International Journal of Plant Sciences
- Discipline: Plant Sciences
- Language: English

Publication details
- Former name(s): Botanical Bulletin, Botanical Gazette
- History: 1875-present
- Publisher: University of Chicago Press (United States)
- Frequency: 9/year

Standard abbreviations
- ISO 4: Int. J. Plant Sci.

Indexing
- ISSN: 1058-5893
- LCCN: 00-227434
- JSTOR: 10585893
- OCLC no.: 24335365

Links
- Journal homepage;

= International Journal of Plant Sciences =

The International Journal of Plant Sciences covers botanical research including genetics and genomics, developmental and cell biology, biochemistry and physiology, morphology and structure, systematics, plant-microbe interactions, paleobotany, evolution, and ecology. The journal also regularly publishes important symposium proceedings.
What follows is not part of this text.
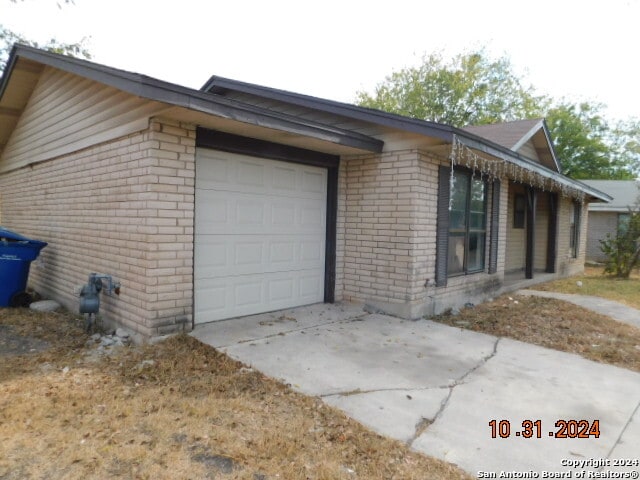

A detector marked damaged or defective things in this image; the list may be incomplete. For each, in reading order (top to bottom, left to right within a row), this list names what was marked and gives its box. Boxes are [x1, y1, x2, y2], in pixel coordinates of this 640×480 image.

It is published by the University of Chicago Press. From 1875 to 1876 it was known as the Botanical Bulletin and from 1876 to 1991 as the Botanical Gazette. The first issue titled The International Journal of Plants Sciences was dated March 1992 (volume 53, number 1). For the years 1992 and 1993, the journal was published quarterly.

The journal was founded by brothers John Merle Coulter and Stanley Coulter. John brought the journal to the University of Chicago when he started the Department of Botany.